A la une : Agadir à l’heure du cinéma d’immigration

A la une : Agadir à l’heure du cinéma d’immigration

Programme riche et varié pour la troisième édition du Festival « Cinéma et immigration » qui s’est ouvert le 13 décembre courant à Agadir. La soirée d’ouverture, qui s’est déroulée mardi dernier à la salle Rialto, a drainé un aéropage de grandes personnalités du monde du cinéma et de la politique. Lors de cette soirée d’ouverture, Nezha Chekrouni, ministre de l’Immigration, a souligné la Haute sollicitude dont Sa Majesté le Roi Mohammed VI entoure nos ressortissants.
Preuve de cet intérêt, le Souverain avait annoncé il y a quelque temps la décision de l’Etat d’impliquer les immigrés marocains dans les prochaines échéances électorales. Un geste très favorablement accueilli par nos immigrés, appelés pour leur part à consolider leur attachement à leur pays d’origine. D’où l’importance du Festival d’Agadir qui, depuis sa création il y a trois ans, sert de point de liaison entre ces immigrés et la terre des racines. Une figure marquante de l’immigration a été d’ailleurs mise à l’honneur, en l’occurrence Hamidou Benmassaoud. Après le vibrant hommage qu’il a reçu au 5ème Festival international du film de Marrakech (FIFM), c’est au tour du Festival « Cinéma et immigration » de réitérer le geste à l’égard de ce grand acteur. Yasmina Kassari, qui a reçu le 10 décembre le Grand Prix du huitième Festival national du film (FNF), a également été à l’honneur au Festival d’Agadir.

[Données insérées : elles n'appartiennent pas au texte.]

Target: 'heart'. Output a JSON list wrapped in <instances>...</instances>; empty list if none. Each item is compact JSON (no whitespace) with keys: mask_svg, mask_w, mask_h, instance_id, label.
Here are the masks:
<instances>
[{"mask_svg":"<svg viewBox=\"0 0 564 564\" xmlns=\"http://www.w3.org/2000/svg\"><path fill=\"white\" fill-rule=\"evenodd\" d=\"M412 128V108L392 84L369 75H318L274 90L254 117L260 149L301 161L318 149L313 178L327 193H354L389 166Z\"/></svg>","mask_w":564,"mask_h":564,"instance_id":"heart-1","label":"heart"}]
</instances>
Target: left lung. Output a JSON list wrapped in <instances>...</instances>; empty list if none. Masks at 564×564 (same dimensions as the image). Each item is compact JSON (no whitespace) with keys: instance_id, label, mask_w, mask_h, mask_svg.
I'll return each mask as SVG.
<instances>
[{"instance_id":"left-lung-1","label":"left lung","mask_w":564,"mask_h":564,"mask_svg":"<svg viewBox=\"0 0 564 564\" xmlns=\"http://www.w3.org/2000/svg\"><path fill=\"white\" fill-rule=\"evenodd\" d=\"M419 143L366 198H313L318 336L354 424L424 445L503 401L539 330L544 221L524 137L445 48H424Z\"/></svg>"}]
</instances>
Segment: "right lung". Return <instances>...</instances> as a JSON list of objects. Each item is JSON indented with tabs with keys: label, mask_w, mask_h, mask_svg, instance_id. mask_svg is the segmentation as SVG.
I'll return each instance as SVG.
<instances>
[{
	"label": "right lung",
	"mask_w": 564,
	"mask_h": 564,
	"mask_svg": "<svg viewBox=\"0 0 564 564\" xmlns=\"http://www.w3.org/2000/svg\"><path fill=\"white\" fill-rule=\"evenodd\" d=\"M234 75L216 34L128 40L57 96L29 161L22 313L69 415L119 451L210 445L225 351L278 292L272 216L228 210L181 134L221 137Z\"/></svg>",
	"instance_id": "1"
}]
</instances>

Son  long-métrage « L’Enfant endormi », pour lequel cette réalisatrice marocaine, établie en Belgique, a été distinguée, a été projeté en ouverture de la troisième édition de ce festival. C’est là un geste de reconnaissance que la réalisatrice a reçu dans son pays d’origine, après avoir été multi-primée à l’étranger (une quarantaine de prix récoltés un peu partout dans le monde). Dans ce film, Yasmina Kassari raconte le combat de femmes dans le Nord du Royaume pour leur survie, après avoir été abandonnées par leurs époux pour aller vivre en Espagne. C’est en quelque sorte un hommage que cette artiste aurait voulu rendre à la femme marocaine en général. A souligner que la soirée d’ouverture a été également marquée par un hommage rendu à la grande dame du cinéma marocain Amina Rachid, en présence d’une foule d’artistes : Younès Megri, Abdelkader Motaâ, Mostafa Salamat, Abdellah Chekroun…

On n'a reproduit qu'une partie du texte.